Artwork

La scăldat în parc

La scăldat în parc, by Paul-Albert Laurens, unspecified, 1909
La scăldat în parc, by Paul-Albert Laurens, unspecified, 1909

La scăldat în parc is an unspecified painting by Paul-Albert Laurens. It dates from 1909 and is held in the collection of the National Museum of Art of Romania.

About this work

The focus on water and the rough brushwork make it feel alive, like you’re looking at a snapshot of nature rather than a polished scene.

This painting shows a close-up of water with swirling blues and greens. The brushstrokes look thick and textured, almost like the surface of moving water. In the bottom right corner, there’s a faded signature with the year "1909" partially visible.

The focus on water and the rough brushwork make it feel alive, like you’re looking at a snapshot of nature rather than a polished scene. The signature hints this might be from a century ago, but the style feels fresh and immediate.
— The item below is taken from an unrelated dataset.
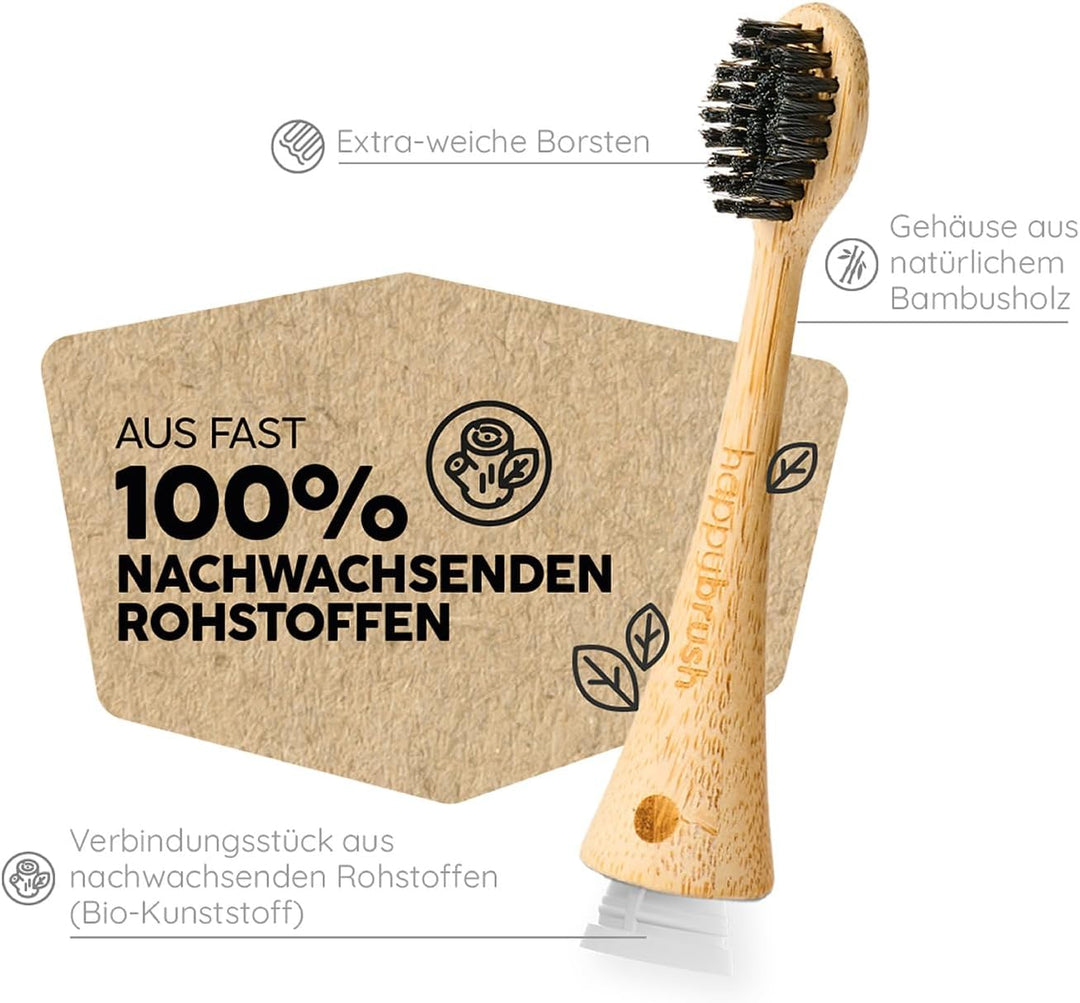 happybrush® Nachhaltige Aufsteckbürsten aus Bambus für elektrische Schall-Zahnbürste Eco VIBE 3 - Se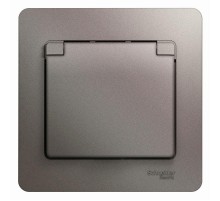 Glossa Платина Розетка с заземлением со шторками с крышкой IP20 (в сборе)  GSL001246  SE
If you like this, check out impasto—the technique used here to build up thick paint.

Overview

La scăldat în parc is a 1909 oil painting by French artist Paul-Albert Laurens. It captures a fragment of a natural water surface, rendered with dense, tactile brushwork that emphasizes movement and texture. The composition avoids human figures, focusing instead on the play of light and pigment across the water’s surface. The work’s immediacy stems from its unpolished handling, suggesting a direct response to observed nature rather than a staged scene.

Subject & Meaning

The painting presents no narrative or figures, instead isolating the physical presence of water in a park setting. Its subject is the transient quality of light on liquid surfaces—ripples, reflections, and shifting hues. By eliminating context, Laurens invites attention to the materiality of the scene itself, transforming a mundane natural moment into a study of form and motion without symbolic intent.

Technique & Style

Laurens employed thick impasto strokes to build the water’s surface, layering pigments to mimic the turbulence and sheen of moving liquid. Blues and greens are applied with visible texture, creating a tactile quality that resists smoothness. The brushwork is energetic yet controlled, avoiding academic refinement in favor of sensory immediacy. This approach aligns with late 19th-century trends favoring material expression over idealized representation.

History & Provenance

Painted in 1909, the work bears a faint, partially legible signature in the lower right corner, confirming its date and authorship. Its provenance remains undocumented in public records, and it has not been widely exhibited. The painting’s modest scale and non-traditional subject suggest it may have been a private study or sketch, later retained by the artist or a close associate.

Context

Created during a period when French artists were increasingly turning away from academic conventions, this work reflects broader interests in direct observation and material experimentation. Laurens, trained at the École des Beaux-Arts, engaged with modern tendencies without fully abandoning structure. His focus on water aligns with contemporaries like Monet, though his approach is more abstract and less concerned with atmospheric effects.

Legacy

La scăldat în parc remains a lesser-known work within Laurens’s oeuvre, rarely reproduced or discussed in scholarly literature. Its significance lies in its quiet demonstration of how traditional training could accommodate modernist sensibilities—prioritizing sensory experience over narrative or composition. It stands as a subtle example of early 20th-century French painting’s evolving relationship with nature and materiality.

Artist & collection

Artist

Paul-Albert Laurens

Paul-Albert Laurens kept life simple: he painted outdoors every morning, then vanished by noon to play chess in Paris cafés.